Archaeologist sub-agent read-only

the path to the repository is handed in, guessing is forbidden

returns a summary with references to lines and an account of side effects

Legacy-bug ledger travels with the code

a status and a decision for each: carry as is, deviate, or fix

fix only if the risk of the change is below the threshold

SPEC IN TESTS: PIN DOWN BEHAVIOR

behavior, not a document, becomes the acceptance criterion

One suite on two stands old and new

the test doesn't know where it runs; a divergence in behavior is the error

first a run against the live system — a check that the test is right

Multiplayer in browsers websocket

a host on web-TV plus phone-controllers in separate contexts in one room

no mocks; in the product we change only the markup identifiers

Coverage map 1032 scenarios / 15 domains

the single source of truth for scenarios and the work plan

one reference for behavior →

map of the system bug ledger tests on two stands

PORT TO PYTHON parity down to side effects

a uv monorepo · FastAPI + Pydantic v2 · async SQLAlchemy

schema changes made safe to re-run so they coexist with what legacy keeps writing into the same database

contracts are the single source of message shape

snake_case in code, camelCase on the wire; frontend types are derived from them

layers per service plus rules for the agent

fail when a setting is missing instead of silent defaults, no over-engineering "for the future"

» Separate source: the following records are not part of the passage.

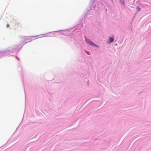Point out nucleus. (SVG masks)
Here are the masks:
<instances>
[{"label": "nucleus", "instance_id": "nucleus-1", "mask_svg": "<svg viewBox=\"0 0 151 151\" xmlns=\"http://www.w3.org/2000/svg\"><path fill=\"white\" fill-rule=\"evenodd\" d=\"M85 38L86 41L87 43L90 44L91 45H93L96 47H99V46H98L97 45L93 43V42L90 39H87L86 37H85Z\"/></svg>", "mask_w": 151, "mask_h": 151}, {"label": "nucleus", "instance_id": "nucleus-2", "mask_svg": "<svg viewBox=\"0 0 151 151\" xmlns=\"http://www.w3.org/2000/svg\"><path fill=\"white\" fill-rule=\"evenodd\" d=\"M109 43H111L113 42L114 40V37H109Z\"/></svg>", "mask_w": 151, "mask_h": 151}, {"label": "nucleus", "instance_id": "nucleus-3", "mask_svg": "<svg viewBox=\"0 0 151 151\" xmlns=\"http://www.w3.org/2000/svg\"><path fill=\"white\" fill-rule=\"evenodd\" d=\"M120 0L121 1V3L122 4H123L124 3V0Z\"/></svg>", "mask_w": 151, "mask_h": 151}, {"label": "nucleus", "instance_id": "nucleus-4", "mask_svg": "<svg viewBox=\"0 0 151 151\" xmlns=\"http://www.w3.org/2000/svg\"><path fill=\"white\" fill-rule=\"evenodd\" d=\"M137 9H138V10L139 11H140V10L141 9L140 8L139 6H138V7H137Z\"/></svg>", "mask_w": 151, "mask_h": 151}, {"label": "nucleus", "instance_id": "nucleus-5", "mask_svg": "<svg viewBox=\"0 0 151 151\" xmlns=\"http://www.w3.org/2000/svg\"><path fill=\"white\" fill-rule=\"evenodd\" d=\"M9 24H7V25H6V27L7 28H8L9 27Z\"/></svg>", "mask_w": 151, "mask_h": 151}]
</instances>
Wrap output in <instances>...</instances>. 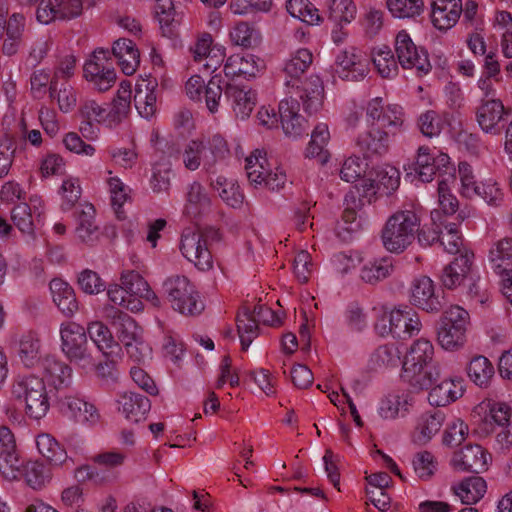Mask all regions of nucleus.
<instances>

ROLLOUT one endpoint at a time

nginx rules route the rewritten addresses to the new container, everything else to the old PHP

rollback — remove the route line in the config, no "big bang"

authorization runs on a working contour beside the live system · game server: skeleton and routing in Python (~a fifth) · 1032 scenarios, a small part automated
Python · FastAPI · Pydantic v2 · SQLAlchemy async · uv monorepo · archaeologist sub-agent · bug ledger · coverage map
the agent scaffolding stays with the developers and is not part of the client's product

What changes and where we are now

The main goal of the project is to cover the whole system with a development harness: the scaffolding through which any task on it can be driven by an agent with minimal human involvement. The rewrite to Python is secondary. As much gets rewritten as we manage, while the harness has to cover everything, including the parts we won’t touch.

So the result of this first part is measured not in lines of rewritten code. Work that used to require a whole team is now carried by a couple of people with agents, and the legacy stays whole in production the whole time.

Piece of the system	State
Legacy map, bug ledger, agent harness	Done
Authorization — 10 endpoints	Rewritten, running on a working contour
Game server	In progress, about a fifth
Coverage map — 1032 scenarios / 15 domains	Being automated, a small part so far
The rest of the clients, observability	Next on the plan

The deal itself is structured honestly for unfinished work: the timeline and the harness coverage of the system are fixed, while the depth of the rewrite stays variable — as deep as we manage, starting with the heaviest pieces of legacy. The order is the same everywhere: a test first, then a line of new code.